Inside she called something out toward the backyard, then got involved in making tea, which entailed lighting a burner with a long match and stuffing leaves into a rusty mesh ball. Either my eyes were now joining my list of misbehaving body parts, or this was the darkest habitation I’d ever seen. There were thick brown walls, low ceilings, windows as high and small as in a prison cell. In the main room, where she’d directed me to a chair against a wall, there were three beds (two of which were actually tables piled with blankets) and a scattering of plastic chairs. She set the teacup on the chair next to me, then stood expectantly with her hands together. I took a sip that amounted to not much more than a lip-touch. She made drink-up-drink-up gestures with her hands and grinned.

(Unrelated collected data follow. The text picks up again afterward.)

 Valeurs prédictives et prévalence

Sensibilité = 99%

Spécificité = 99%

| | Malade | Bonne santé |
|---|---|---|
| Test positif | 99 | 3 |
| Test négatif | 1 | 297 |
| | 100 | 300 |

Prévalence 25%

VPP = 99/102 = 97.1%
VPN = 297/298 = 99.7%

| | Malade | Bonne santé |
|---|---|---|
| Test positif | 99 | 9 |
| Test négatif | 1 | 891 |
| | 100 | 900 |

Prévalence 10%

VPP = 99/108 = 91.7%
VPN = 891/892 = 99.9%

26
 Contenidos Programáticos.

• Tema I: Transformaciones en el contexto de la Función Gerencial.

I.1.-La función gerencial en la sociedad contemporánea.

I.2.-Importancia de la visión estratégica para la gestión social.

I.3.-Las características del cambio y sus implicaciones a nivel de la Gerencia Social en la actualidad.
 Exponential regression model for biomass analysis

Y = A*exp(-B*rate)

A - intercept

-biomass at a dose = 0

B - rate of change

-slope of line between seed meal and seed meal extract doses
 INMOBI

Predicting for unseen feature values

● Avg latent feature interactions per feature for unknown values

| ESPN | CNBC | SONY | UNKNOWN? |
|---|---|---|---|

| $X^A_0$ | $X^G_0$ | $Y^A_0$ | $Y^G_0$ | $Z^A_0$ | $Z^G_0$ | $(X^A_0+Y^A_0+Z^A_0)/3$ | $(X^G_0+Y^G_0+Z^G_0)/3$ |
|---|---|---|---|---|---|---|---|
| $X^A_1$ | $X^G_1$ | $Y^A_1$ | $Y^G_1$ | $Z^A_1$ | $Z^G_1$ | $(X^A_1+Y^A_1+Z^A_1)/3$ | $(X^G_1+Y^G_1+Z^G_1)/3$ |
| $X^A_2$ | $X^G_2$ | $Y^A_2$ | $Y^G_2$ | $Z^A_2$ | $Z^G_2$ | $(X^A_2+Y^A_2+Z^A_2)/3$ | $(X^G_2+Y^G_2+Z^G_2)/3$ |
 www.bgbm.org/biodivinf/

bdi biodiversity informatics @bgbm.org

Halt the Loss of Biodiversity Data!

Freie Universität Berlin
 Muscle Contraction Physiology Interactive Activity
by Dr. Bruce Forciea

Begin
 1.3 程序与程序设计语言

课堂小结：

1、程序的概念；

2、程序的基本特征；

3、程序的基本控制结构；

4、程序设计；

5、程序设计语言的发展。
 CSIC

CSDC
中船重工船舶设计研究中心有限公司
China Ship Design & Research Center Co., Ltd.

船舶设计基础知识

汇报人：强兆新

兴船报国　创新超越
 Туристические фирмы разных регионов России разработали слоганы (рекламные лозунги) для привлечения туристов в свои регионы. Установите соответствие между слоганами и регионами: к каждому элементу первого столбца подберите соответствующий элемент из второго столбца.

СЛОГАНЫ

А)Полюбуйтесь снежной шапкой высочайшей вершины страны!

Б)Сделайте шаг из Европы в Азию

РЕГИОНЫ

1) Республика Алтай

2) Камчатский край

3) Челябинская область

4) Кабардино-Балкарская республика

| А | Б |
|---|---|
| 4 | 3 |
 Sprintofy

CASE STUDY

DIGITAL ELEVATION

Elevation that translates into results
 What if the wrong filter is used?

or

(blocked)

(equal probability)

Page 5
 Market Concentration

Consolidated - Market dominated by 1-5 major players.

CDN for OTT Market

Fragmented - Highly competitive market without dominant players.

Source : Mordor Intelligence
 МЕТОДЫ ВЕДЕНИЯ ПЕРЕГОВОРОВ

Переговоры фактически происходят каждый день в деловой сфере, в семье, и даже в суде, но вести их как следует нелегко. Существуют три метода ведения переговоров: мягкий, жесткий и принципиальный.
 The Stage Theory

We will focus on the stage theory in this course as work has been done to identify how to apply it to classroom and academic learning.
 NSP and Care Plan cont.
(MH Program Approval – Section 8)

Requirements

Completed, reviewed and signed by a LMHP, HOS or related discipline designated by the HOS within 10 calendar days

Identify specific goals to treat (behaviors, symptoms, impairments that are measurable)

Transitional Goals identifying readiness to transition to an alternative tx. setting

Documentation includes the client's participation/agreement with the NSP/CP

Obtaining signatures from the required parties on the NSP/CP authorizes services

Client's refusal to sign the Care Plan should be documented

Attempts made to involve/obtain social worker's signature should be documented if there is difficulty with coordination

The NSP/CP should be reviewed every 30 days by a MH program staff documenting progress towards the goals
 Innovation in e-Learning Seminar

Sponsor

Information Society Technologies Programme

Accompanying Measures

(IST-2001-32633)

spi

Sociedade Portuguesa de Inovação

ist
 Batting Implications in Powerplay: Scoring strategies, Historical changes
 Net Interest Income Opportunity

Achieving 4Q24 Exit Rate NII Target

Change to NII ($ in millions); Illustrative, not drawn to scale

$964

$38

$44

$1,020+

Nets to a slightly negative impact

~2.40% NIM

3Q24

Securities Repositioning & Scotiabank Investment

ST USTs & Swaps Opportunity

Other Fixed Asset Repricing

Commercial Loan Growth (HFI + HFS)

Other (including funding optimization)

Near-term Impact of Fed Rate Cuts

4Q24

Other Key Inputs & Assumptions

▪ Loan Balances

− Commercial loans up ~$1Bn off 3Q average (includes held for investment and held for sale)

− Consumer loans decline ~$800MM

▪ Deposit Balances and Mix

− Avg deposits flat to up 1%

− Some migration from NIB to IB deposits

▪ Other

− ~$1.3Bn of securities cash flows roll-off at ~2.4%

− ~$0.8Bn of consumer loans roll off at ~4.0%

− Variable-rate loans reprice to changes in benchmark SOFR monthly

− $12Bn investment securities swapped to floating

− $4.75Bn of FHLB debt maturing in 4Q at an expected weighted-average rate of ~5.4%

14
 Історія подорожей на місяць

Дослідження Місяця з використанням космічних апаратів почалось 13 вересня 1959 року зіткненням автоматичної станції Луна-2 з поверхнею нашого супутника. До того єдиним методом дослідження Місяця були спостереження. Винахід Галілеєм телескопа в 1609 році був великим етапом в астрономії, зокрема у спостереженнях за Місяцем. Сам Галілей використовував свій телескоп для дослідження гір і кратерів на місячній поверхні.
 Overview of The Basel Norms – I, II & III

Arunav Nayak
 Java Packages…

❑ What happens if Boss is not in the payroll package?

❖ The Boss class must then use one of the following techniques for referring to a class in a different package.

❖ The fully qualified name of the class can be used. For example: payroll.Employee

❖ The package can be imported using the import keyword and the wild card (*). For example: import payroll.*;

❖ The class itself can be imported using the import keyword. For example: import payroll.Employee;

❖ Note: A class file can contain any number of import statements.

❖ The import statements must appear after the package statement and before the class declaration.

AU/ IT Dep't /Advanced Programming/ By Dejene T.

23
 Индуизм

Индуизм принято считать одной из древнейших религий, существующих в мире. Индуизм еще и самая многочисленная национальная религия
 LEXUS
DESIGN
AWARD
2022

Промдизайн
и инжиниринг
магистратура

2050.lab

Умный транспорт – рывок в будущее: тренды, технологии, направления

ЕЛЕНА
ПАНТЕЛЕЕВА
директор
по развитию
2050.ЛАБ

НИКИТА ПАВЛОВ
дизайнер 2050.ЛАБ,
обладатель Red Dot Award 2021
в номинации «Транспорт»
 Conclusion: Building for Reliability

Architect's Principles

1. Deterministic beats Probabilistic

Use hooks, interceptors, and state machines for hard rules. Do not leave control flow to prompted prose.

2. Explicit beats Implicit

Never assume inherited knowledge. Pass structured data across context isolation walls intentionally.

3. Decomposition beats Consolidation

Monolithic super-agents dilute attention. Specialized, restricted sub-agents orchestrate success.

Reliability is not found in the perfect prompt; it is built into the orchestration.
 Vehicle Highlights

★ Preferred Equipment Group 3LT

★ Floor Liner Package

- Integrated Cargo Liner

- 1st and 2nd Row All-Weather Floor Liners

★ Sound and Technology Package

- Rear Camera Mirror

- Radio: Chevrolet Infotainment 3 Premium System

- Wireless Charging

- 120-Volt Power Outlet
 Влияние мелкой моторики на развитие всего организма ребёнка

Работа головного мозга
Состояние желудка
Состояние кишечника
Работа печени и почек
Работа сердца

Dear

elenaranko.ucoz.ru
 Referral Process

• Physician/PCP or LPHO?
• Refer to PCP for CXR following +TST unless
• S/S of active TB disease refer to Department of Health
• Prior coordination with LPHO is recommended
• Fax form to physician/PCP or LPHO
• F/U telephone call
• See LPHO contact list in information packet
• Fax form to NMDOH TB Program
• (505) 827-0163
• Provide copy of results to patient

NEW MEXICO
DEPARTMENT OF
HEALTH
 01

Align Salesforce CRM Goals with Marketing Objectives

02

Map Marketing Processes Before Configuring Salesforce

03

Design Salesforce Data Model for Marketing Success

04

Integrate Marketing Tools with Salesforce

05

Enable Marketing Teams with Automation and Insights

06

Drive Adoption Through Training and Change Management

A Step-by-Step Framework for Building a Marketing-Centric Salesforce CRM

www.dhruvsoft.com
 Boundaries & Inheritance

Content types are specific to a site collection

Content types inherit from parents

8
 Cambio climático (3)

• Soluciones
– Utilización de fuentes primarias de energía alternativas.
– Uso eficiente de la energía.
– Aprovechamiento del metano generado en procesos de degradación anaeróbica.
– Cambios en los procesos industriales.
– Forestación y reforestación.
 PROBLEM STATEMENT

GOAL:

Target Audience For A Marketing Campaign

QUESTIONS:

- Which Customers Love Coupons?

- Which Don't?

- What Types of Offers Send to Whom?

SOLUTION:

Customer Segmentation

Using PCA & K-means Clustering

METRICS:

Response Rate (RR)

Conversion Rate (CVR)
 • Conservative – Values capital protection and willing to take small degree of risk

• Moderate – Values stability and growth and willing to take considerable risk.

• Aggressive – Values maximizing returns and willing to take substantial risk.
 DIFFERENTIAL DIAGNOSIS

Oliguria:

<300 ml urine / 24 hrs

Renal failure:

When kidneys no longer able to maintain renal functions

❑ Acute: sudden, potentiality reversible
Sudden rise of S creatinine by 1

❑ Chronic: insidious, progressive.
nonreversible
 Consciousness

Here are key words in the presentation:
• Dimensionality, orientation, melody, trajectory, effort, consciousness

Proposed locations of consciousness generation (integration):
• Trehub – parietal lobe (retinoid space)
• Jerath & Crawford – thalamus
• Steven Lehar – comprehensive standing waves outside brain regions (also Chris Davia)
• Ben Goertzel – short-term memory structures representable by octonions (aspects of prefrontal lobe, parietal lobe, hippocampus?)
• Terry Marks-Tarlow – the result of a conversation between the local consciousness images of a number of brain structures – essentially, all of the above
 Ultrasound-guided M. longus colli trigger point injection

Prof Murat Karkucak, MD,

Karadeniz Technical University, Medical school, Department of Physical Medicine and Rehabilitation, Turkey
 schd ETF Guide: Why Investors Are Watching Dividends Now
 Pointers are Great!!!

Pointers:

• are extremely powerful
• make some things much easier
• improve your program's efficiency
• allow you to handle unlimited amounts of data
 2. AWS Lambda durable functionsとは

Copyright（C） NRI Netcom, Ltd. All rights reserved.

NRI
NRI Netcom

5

I nodded and made what I hoped were appreciative noises.

At some point a man walked in from the backyard, tying the sash on his long shirt and pajama pants outfit; he was short and about the same age as the grandmother. “Welcome, welcome, so much welcome,” he said, shaking my hand. “I am? Akki.” He had the kind of barrel chest and thick white hair I associate with kings and billionaires. “My wife, who you are meeting? Shima. Our son? Very dead, very sadly dead. He is sorry you will not meet him. Stabbed. Very much bad business.”

He called something toward another room, and a young woman shuffled in; she couldn’t have much been much older than me, and she moved with the cautiousness of someone trying not to break through the surface of a frozen pond. Akki pressed her against his side. “The wife of my son. Gita. Very much beautiful. Very, very welcome to meet you.” She didn’t look very welcome to meet me. She hardly looked at me at all. She had gold bangles on her wrists and a daub of the same red on her forehead as the grandmother’s. She nodded in my general direction, then hurried back to whatever room she’d come from.